# What is being asked
Can you rewrite the material between the lines holding "Curtis Granderson came" and "Pink zip-up rain", inclusive, substituting "black" for "navy" and keeping everything else the same? Leave the pictures out of your answer.

# Data for processing
>>>

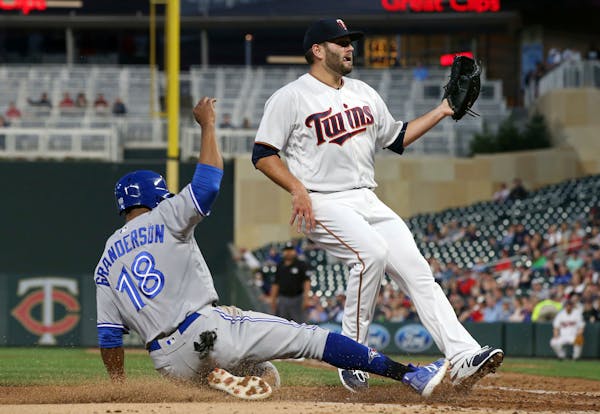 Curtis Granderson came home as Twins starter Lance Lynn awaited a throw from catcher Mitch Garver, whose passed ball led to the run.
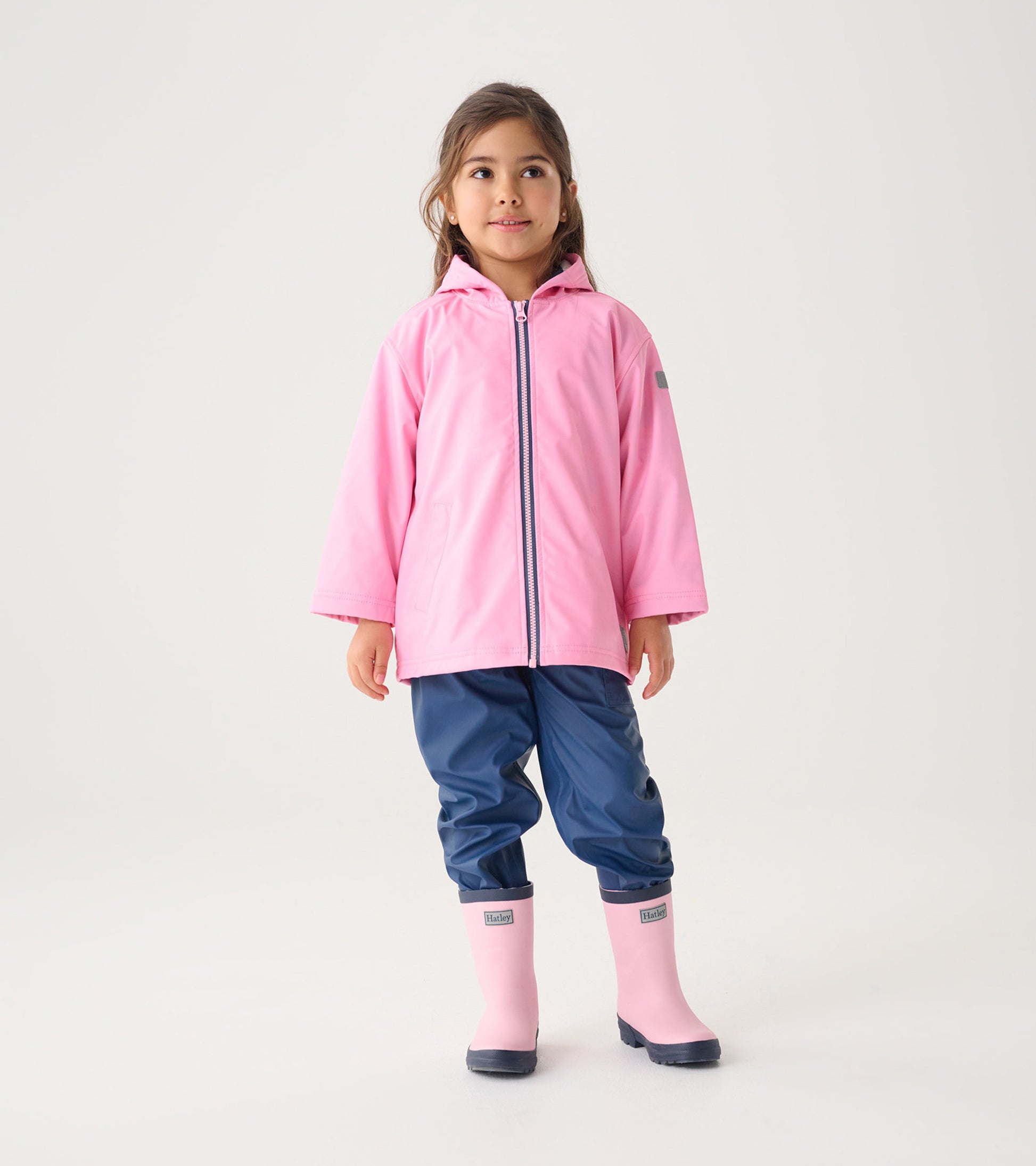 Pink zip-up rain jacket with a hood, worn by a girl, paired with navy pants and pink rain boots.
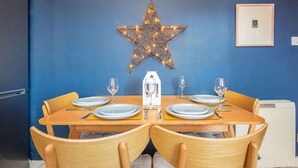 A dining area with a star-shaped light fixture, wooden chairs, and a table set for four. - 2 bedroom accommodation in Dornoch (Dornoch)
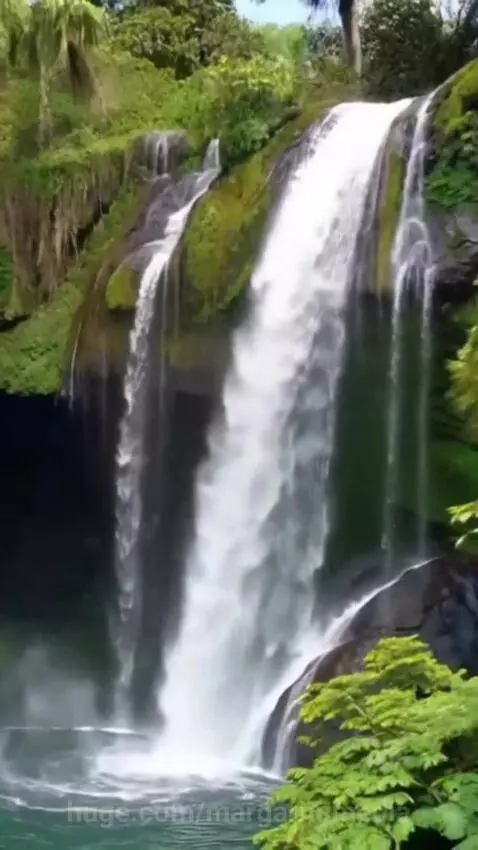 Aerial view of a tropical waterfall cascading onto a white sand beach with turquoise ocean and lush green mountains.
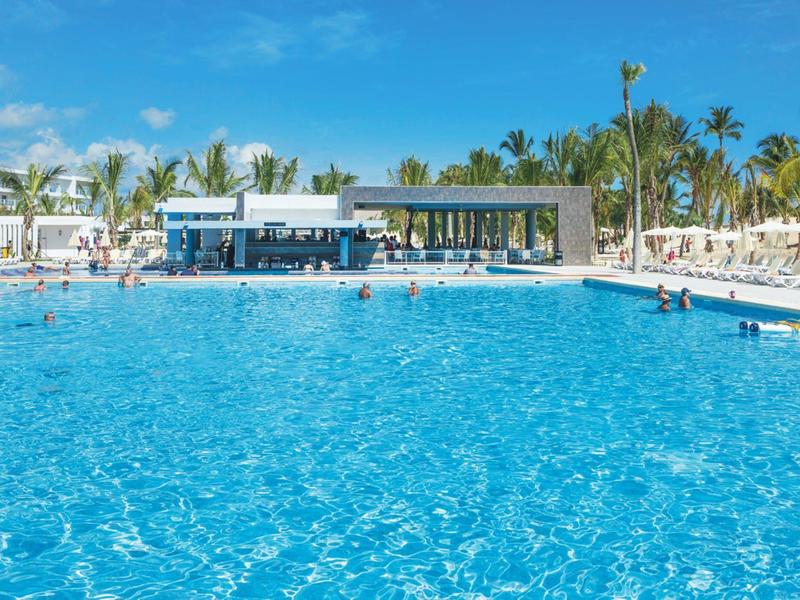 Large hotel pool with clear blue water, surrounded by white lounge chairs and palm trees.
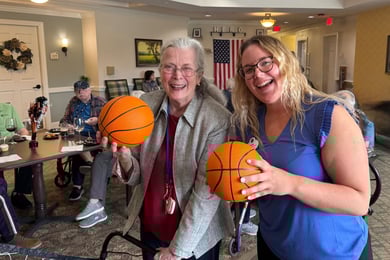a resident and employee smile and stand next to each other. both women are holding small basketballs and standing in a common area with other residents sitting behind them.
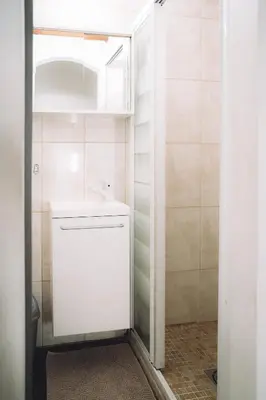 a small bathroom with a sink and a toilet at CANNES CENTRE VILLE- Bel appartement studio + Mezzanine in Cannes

<<<
>>>

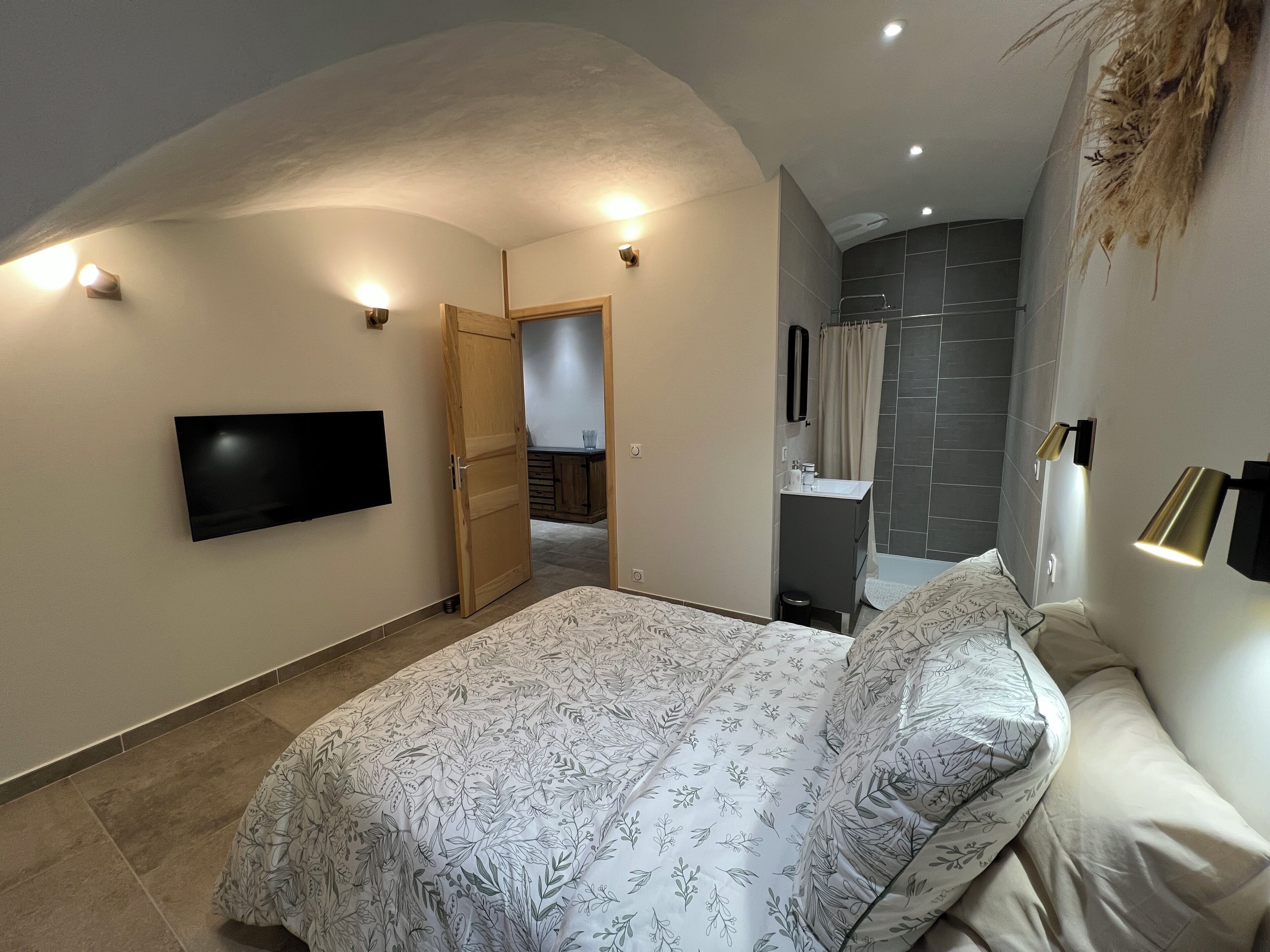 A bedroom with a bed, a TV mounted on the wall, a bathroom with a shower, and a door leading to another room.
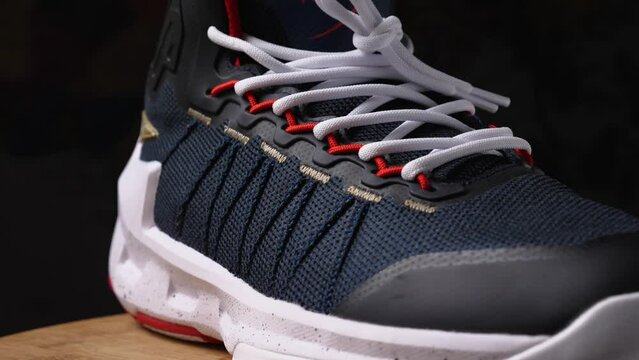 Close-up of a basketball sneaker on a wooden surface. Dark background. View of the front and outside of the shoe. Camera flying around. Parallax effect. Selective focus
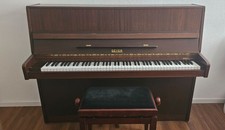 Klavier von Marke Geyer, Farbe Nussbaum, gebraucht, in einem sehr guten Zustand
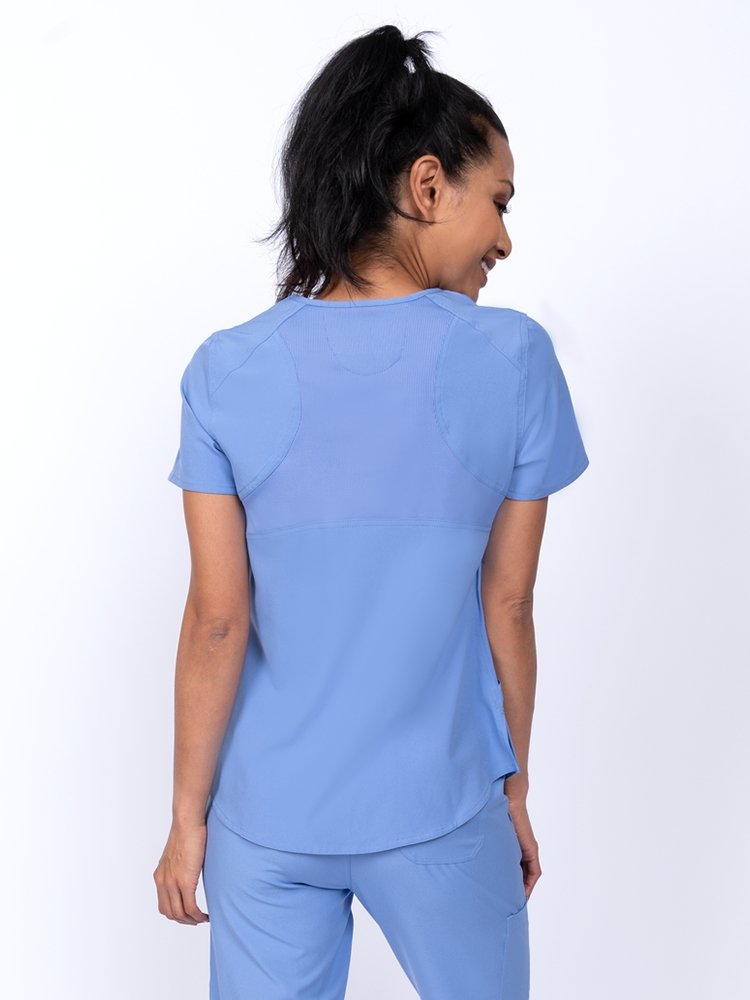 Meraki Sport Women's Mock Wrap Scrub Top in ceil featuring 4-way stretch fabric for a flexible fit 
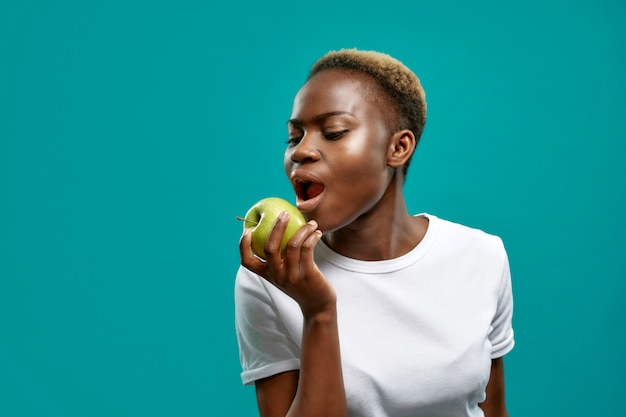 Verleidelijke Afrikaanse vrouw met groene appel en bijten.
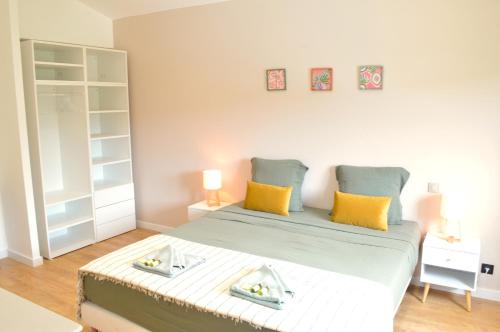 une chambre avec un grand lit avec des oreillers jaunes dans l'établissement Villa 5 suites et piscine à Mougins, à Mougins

<<<

# Solution for this task
 Curtis Granderson came home as Twins starter Lance Lynn awaited a throw from catcher Mitch Garver, whose passed ball led to the run.
 Pink zip-up rain jacket with a hood, worn by a girl, paired with black pants and pink rain boots.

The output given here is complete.